Extract to read:
=-=-=-=-=

At Yamaha, Baker has done away with the "zillions" of pies in favor of
regular shipments of organic fruit from San Francisco's Fruit Guys, whose
business in providing workplaces across the U.S. with pesticide-free,
locally grown fruit is exploding. (It turns out that fruit is cheaper than
the pies.)

Lunchtime is another battle. Yamaha's Buena Park, Calif., headquarters is
situated near a thoroughfare chockablock with fast-food joints. So Baker
brought in a catering company offering healthful salads and sandwiches.

"We're trying to change people's behaviors," she says.

The 'calorie tax'
Baker soon found out that employees were not the only resisters.

"The vending machine people were not very supportive," she says. At first,
she says, they grudgingly tossed in some trail mix and stuck a little heart
sticker next to those fluorescent orange crackers with peanut butter.

But within weeks, the potato chips and candy bars were back. Junk moves.

That's why some companies are getting to employees' stomachs through their
wallets. After Caterpillar offered garden burgers in its cafeteria for a
buck last year, sales soared fivefold, to 2,500 a month. At mortgage giant
Freddie Mac, workers who order six healthful meals in the cafeteria get the
seventh free.

=-=-=-=-=

Provided data:
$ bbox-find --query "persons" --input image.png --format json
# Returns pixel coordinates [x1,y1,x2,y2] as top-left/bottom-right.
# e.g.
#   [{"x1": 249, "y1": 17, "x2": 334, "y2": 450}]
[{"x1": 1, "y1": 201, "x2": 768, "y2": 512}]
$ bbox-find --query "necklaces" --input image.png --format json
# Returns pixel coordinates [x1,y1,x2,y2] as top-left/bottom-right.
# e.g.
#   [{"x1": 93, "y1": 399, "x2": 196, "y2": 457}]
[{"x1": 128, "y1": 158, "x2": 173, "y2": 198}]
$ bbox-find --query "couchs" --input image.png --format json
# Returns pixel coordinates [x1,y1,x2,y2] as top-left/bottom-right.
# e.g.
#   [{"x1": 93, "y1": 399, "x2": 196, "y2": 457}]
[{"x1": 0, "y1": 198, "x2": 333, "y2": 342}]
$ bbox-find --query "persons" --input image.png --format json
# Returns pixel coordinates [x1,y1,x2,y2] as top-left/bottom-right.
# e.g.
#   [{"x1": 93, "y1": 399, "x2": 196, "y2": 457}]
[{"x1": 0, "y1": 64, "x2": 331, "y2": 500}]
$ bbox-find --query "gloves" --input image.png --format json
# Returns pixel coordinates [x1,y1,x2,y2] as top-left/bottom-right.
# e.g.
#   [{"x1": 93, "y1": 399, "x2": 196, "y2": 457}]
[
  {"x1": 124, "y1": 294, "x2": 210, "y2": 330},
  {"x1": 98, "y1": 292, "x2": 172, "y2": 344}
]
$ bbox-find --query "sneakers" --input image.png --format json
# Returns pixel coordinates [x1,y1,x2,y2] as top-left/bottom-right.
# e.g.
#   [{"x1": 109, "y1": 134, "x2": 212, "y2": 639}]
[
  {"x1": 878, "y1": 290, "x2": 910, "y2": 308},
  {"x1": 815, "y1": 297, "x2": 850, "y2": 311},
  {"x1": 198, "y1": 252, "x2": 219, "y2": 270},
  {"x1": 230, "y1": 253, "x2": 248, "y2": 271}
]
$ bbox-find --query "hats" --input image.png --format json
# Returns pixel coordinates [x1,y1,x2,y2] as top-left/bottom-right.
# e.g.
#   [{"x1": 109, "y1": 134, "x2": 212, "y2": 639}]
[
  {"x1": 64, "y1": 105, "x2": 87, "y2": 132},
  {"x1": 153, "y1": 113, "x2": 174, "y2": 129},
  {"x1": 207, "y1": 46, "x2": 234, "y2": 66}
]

=-=-=-=-=

Requirement 1: According to the workplace eating excerpt, what do Freddie Mac workers receive after ordering six healthful meals in the cafeteria?
Requirement 2: State how many lines of the entries contain the string "input". Give only the number.
The excerpt and the entries come from unrelated sources.

Answer 1: They get the seventh meal free.

Answer 2: 7